4. METODOLOGIA DE PESQUISA

4.3. COLETA DE DADOS

4.3.1. Pesquisa quantitativa – Survey

A pesquisa quantitativa foi realizada por meio de survey, visando identificar a aceitação do ERP por seus usuários e os FC da implantação daquele sistema relacionados a essa aceitação. É um tipo de pesquisa muito empregado nas ciências sociais (BABBIE, 2003, p. 79) e que permite a coleta e quantificação de dados, que se tornam fonte permanente de

informação (p. 87). Outro ponto relevante desse tipo de pesquisa é a possibilidade de inserção de questões abertas para a coleta de informações, que, depois, devem ser codificadas para permitir a análise, conforme as técnicas de análise de conteúdo (p. 88). A survey pode ser utilizada na pesquisa para a descrição, explicação ou exploração de um objeto de pesquisa, essa última (exploração) um mecanismo de busca, quando se está investigando algum tema cujos detalhes ainda são desconhecidos (p. 95-98).

4.3.1.1. Instrumento

O instrumento da pesquisa survey é composto de cinco seções, conforme o Apêndice F, que contém sombreamento na cor preta sobre termos relacionados ao nome do sistema ERP em uso na EMPRESA e sobre informações dela, visando ao sigilo empresarial. A primeira seção busca identificar o perfil dos respondentes, solicitando informações sobre idade, sexo, tempo de empresa, grau de escolaridade, experiência no uso de ERP e cargo atual. A segunda busca entender o perfil do respondente em relação ao uso do ERP. Essas seções foram adaptadas à realidade desta pesquisa a partir do instrumento de pesquisa adotado na dissertação de Yoshino (2010, p. 112), no que tange aos itens sobre tempo de experiência com o ERP, uso do mesmo, frequência desse uso e experiência do respondente com TI em geral.

As seções três e quatro também foram adaptadas do instrumento de pesquisa da dissertação de Yoshino (2010, p. 112), já traduzido ao português, que o construiu a partir da revisão da literatura sobre estudos que tratam da aceitação e uso de sistemas de informação com o uso do TAM, nos quais houve validação estatística desse modelo, validação essa também realizada por ela (p. 68). Além disso, foi realizada a tradução para o português de um instrumento sobre o TAM, no seu idioma original em inglês, por um especialista em sistemas de informação e em modelos de avaliação de satisfação de usuários com esses sistemas.

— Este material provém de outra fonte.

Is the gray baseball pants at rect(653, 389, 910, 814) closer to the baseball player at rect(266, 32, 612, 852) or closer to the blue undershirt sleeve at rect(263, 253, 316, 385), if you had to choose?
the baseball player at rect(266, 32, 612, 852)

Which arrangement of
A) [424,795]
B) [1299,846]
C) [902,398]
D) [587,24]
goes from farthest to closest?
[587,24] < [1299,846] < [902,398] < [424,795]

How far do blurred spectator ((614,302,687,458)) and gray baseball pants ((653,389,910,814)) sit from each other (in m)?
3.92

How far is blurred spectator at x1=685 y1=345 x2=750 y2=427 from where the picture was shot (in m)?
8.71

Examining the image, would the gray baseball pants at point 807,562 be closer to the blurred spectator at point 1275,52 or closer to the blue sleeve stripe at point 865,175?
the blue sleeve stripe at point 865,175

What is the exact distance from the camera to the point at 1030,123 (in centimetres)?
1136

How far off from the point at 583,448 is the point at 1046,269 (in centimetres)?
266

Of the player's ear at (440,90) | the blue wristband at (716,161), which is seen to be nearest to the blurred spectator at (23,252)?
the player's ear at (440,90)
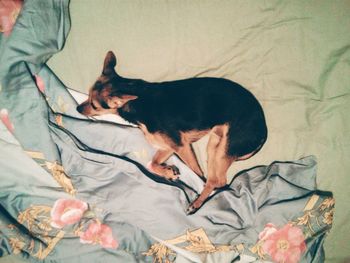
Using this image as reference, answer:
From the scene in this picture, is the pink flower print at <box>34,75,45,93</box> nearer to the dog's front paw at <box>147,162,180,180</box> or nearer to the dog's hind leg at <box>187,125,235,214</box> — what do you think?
the dog's front paw at <box>147,162,180,180</box>

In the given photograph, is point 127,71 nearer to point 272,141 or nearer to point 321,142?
point 272,141

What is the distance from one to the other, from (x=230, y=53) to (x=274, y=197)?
621mm

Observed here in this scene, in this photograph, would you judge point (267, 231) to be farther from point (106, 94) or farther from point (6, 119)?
point (6, 119)

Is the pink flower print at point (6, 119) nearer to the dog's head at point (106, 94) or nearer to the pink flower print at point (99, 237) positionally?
the dog's head at point (106, 94)

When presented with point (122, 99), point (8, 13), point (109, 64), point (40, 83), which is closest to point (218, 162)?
point (122, 99)

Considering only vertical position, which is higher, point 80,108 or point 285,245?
point 80,108

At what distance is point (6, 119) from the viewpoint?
1.14 meters

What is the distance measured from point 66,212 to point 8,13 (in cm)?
84

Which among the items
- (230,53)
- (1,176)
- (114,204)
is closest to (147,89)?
(230,53)

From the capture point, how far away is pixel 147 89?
126cm

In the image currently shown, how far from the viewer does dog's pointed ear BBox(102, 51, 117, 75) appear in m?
1.24

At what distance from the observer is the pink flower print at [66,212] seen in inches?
42.9

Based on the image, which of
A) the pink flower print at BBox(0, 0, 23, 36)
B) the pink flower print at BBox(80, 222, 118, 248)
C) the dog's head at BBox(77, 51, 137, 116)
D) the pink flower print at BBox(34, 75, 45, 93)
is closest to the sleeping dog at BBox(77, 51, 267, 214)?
the dog's head at BBox(77, 51, 137, 116)

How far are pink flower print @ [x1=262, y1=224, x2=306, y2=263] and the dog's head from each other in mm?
776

Essa tradução, quando comparada ao instrumento adotado por Yoshino (2010, p. 112), apresentou conformidade de entendimento sobre o conteúdo.

A seção três apresenta cinco itens fechados (questões fechadas) sobre o construto AT do TAM. Os itens foram mensurados através da escala de diferencial semântico bipolar de sete pontos (boa ideia – péssima ideia; ideia imprudente – ideia insensata; gosto da ideia – detesto a ideia; agradável – desagradável; e oportuno – inoportuno), conforme o instrumento original utilizado na tese de Davis (1986, p. 76).

A seção quatro apresenta oito itens fechados sobre os demais construtos do TAM aplicados ao ERP, sendo três sobre PEU, três sobre PU e dois sobre BI, onde foi adotada a escala Likert de sete pontos (1 – concordo totalmente; 2 – concordo; 3 – concordo

moderadamente; 4 – indiferente; 5 – discordo moderadamente; 6 – discordo; e 7 – discordo totalmente), também conforme o instrumento original do TAM (DAVIS, 1986, p. 76). Nas escalas adotadas nas seções três e quatro, 1 a 3 indicam aceitação; 4 indica neutro; e 5 a 7 indicam rejeição.

A quinta seção do instrumento buscou identificar a percepção dos respondentes sobre a relação entre os FC e os construtos do TAM. É composta por oito questões abertas, onde é perguntado ao respondente o que ele identifica como fator influente para cada um dos construtos TAM. Os respondentes da pesquisa são os usuários do ERP da EMPRESA.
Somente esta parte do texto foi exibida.